What is needed is an exact copy of every record.

| Given data |
★ ★ ★ ★ ★ ★ ★

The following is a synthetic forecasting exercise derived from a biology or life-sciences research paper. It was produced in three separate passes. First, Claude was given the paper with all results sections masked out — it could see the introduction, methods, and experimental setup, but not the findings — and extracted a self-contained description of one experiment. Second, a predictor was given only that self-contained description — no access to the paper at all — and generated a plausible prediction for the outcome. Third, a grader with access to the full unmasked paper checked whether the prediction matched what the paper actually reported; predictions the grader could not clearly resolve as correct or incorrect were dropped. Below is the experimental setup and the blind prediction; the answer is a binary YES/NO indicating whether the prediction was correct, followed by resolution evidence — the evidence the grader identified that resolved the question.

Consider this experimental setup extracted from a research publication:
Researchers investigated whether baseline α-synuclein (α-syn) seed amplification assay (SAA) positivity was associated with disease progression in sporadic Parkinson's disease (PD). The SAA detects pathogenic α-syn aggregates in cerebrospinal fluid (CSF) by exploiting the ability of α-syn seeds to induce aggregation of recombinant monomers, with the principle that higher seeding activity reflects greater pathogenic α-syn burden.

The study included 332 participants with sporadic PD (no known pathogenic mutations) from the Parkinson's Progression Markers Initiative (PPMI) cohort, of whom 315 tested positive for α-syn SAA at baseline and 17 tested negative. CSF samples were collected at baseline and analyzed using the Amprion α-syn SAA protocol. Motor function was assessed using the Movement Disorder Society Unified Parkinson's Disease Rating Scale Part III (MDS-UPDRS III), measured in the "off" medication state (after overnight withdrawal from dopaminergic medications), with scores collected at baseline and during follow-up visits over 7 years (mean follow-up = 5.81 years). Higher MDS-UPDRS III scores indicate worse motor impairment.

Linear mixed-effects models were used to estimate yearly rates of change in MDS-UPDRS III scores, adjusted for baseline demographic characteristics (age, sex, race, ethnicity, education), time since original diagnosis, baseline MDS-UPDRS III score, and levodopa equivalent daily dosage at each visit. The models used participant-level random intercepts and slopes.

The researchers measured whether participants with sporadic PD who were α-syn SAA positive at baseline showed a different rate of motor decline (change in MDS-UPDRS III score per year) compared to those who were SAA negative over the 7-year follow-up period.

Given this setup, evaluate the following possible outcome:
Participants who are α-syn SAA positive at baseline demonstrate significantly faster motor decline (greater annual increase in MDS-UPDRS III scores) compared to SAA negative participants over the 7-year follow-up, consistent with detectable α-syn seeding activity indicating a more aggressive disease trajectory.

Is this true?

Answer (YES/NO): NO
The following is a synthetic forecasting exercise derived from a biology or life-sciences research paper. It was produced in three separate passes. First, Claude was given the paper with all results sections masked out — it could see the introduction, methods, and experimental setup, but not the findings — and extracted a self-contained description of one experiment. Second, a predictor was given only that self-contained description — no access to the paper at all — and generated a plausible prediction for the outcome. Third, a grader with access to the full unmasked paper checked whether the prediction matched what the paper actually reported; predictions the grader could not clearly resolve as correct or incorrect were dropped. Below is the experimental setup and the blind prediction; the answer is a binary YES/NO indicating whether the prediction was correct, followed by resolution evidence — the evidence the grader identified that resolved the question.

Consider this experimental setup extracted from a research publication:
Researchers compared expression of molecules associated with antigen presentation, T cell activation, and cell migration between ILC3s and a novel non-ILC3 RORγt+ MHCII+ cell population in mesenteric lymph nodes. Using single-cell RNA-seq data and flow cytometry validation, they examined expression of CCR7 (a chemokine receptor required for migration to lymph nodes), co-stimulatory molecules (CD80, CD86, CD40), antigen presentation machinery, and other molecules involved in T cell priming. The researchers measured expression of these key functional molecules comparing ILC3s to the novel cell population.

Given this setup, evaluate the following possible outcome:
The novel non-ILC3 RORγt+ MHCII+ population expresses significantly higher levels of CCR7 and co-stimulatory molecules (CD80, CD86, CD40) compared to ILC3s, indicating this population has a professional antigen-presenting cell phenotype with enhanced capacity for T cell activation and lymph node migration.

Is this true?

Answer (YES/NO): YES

★ ★ ★ ★ ★ ★ ★

| Answer section |
The following is a synthetic forecasting exercise derived from a biology or life-sciences research paper. It was produced in three separate passes. First, Claude was given the paper with all results sections masked out — it could see the introduction, methods, and experimental setup, but not the findings — and extracted a self-contained description of one experiment. Second, a predictor was given only that self-contained description — no access to the paper at all — and generated a plausible prediction for the outcome. Third, a grader with access to the full unmasked paper checked whether the prediction matched what the paper actually reported; predictions the grader could not clearly resolve as correct or incorrect were dropped. Below is the experimental setup and the blind prediction; the answer is a binary YES/NO indicating whether the prediction was correct, followed by resolution evidence — the evidence the grader identified that resolved the question.

Consider this experimental setup extracted from a research publication:
Researchers investigated whether baseline α-synuclein (α-syn) seed amplification assay (SAA) positivity was associated with disease progression in sporadic Parkinson's disease (PD). The SAA detects pathogenic α-syn aggregates in cerebrospinal fluid (CSF) by exploiting the ability of α-syn seeds to induce aggregation of recombinant monomers, with the principle that higher seeding activity reflects greater pathogenic α-syn burden.

The study included 332 participants with sporadic PD (no known pathogenic mutations) from the Parkinson's Progression Markers Initiative (PPMI) cohort, of whom 315 tested positive for α-syn SAA at baseline and 17 tested negative. CSF samples were collected at baseline and analyzed using the Amprion α-syn SAA protocol. Motor function was assessed using the Movement Disorder Society Unified Parkinson's Disease Rating Scale Part III (MDS-UPDRS III), measured in the "off" medication state (after overnight withdrawal from dopaminergic medications), with scores collected at baseline and during follow-up visits over 7 years (mean follow-up = 5.81 years). Higher MDS-UPDRS III scores indicate worse motor impairment.

Linear mixed-effects models were used to estimate yearly rates of change in MDS-UPDRS III scores, adjusted for baseline demographic characteristics (age, sex, race, ethnicity, education), time since original diagnosis, baseline MDS-UPDRS III score, and levodopa equivalent daily dosage at each visit. The models used participant-level random intercepts and slopes.

The researchers measured whether participants with sporadic PD who were α-syn SAA positive at baseline showed a different rate of motor decline (change in MDS-UPDRS III score per year) compared to those who were SAA negative over the 7-year follow-up period.

Given this setup, evaluate the following possible outcome:
Participants who are α-syn SAA positive at baseline demonstrate significantly faster motor decline (greater annual increase in MDS-UPDRS III scores) compared to SAA negative participants over the 7-year follow-up, consistent with detectable α-syn seeding activity indicating a more aggressive disease trajectory.

Is this true?

Answer (YES/NO): NO
The following is a synthetic forecasting exercise derived from a biology or life-sciences research paper. It was produced in three separate passes. First, Claude was given the paper with all results sections masked out — it could see the introduction, methods, and experimental setup, but not the findings — and extracted a self-contained description of one experiment. Second, a predictor was given only that self-contained description — no access to the paper at all — and generated a plausible prediction for the outcome. Third, a grader with access to the full unmasked paper checked whether the prediction matched what the paper actually reported; predictions the grader could not clearly resolve as correct or incorrect were dropped. Below is the experimental setup and the blind prediction; the answer is a binary YES/NO indicating whether the prediction was correct, followed by resolution evidence — the evidence the grader identified that resolved the question.

Consider this experimental setup extracted from a research publication:
Researchers compared expression of molecules associated with antigen presentation, T cell activation, and cell migration between ILC3s and a novel non-ILC3 RORγt+ MHCII+ cell population in mesenteric lymph nodes. Using single-cell RNA-seq data and flow cytometry validation, they examined expression of CCR7 (a chemokine receptor required for migration to lymph nodes), co-stimulatory molecules (CD80, CD86, CD40), antigen presentation machinery, and other molecules involved in T cell priming. The researchers measured expression of these key functional molecules comparing ILC3s to the novel cell population.

Given this setup, evaluate the following possible outcome:
The novel non-ILC3 RORγt+ MHCII+ population expresses significantly higher levels of CCR7 and co-stimulatory molecules (CD80, CD86, CD40) compared to ILC3s, indicating this population has a professional antigen-presenting cell phenotype with enhanced capacity for T cell activation and lymph node migration.

Is this true?

Answer (YES/NO): YES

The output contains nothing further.